§ Set task:
Copy the listing below word for word, keeping every line in its original order and form.

------ Available records

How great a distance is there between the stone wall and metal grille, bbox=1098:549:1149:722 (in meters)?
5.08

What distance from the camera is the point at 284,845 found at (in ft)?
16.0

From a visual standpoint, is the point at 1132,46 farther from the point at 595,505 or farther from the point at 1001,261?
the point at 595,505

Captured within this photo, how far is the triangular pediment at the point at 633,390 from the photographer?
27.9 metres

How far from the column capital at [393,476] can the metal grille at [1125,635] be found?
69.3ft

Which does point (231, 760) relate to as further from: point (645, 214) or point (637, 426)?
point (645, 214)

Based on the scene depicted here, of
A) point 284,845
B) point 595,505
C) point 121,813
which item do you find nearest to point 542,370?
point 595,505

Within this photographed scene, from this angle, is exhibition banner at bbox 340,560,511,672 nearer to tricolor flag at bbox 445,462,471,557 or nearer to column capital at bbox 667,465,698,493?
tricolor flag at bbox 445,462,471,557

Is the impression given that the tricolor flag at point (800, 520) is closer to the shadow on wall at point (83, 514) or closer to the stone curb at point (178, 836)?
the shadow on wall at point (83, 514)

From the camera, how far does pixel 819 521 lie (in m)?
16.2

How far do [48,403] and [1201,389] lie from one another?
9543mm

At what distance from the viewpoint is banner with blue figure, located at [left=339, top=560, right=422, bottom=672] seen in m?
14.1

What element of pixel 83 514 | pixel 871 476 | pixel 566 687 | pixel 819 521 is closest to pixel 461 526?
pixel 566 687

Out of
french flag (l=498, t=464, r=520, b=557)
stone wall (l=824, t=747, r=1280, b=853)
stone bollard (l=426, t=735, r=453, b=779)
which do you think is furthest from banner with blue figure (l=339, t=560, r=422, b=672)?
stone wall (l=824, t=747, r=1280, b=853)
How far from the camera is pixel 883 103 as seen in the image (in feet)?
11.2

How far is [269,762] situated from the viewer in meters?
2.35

------------

§ Answer:
How great a distance is there between the stone wall and metal grille, bbox=1098:549:1149:722 (in meters)?
5.08

What distance from the camera is the point at 284,845 found at (in ft)?
16.0

From a visual standpoint, is the point at 1132,46 farther from the point at 595,505 or farther from the point at 1001,261?
the point at 595,505

Captured within this photo, how far is the triangular pediment at the point at 633,390 from the photographer?
27.9 metres

How far from the column capital at [393,476] can the metal grille at [1125,635] be found?
69.3ft

Which does point (231, 760) relate to as further from: point (645, 214) or point (637, 426)?
point (645, 214)

Based on the scene depicted here, of
A) point 284,845
B) point 595,505
C) point 121,813
which item do you find nearest to point 542,370?
point 595,505

Within this photographed scene, from this angle, is exhibition banner at bbox 340,560,511,672 nearer to tricolor flag at bbox 445,462,471,557 or nearer to column capital at bbox 667,465,698,493?
tricolor flag at bbox 445,462,471,557

Is the impression given that the tricolor flag at point (800, 520) is closer to the shadow on wall at point (83, 514) or closer to the stone curb at point (178, 836)?
the shadow on wall at point (83, 514)

From the camera, how far does pixel 819 521 lie (in m)?
16.2

How far do [48,403] and [1201,389] lie from one another?
9543mm

At what distance from the viewpoint is banner with blue figure, located at [left=339, top=560, right=422, bottom=672] seen in m?
14.1

What element of pixel 83 514 | pixel 871 476 | pixel 566 687 | pixel 819 521 is closest to pixel 461 526?
pixel 566 687

Out of
french flag (l=498, t=464, r=520, b=557)
stone wall (l=824, t=747, r=1280, b=853)
stone bollard (l=426, t=735, r=453, b=779)
which do you think is furthest from banner with blue figure (l=339, t=560, r=422, b=672)?
stone wall (l=824, t=747, r=1280, b=853)
How far from the camera is pixel 883 103 as seen in the image (in feet)?
11.2

How far is [269,762] situated from the viewer in meters?
2.35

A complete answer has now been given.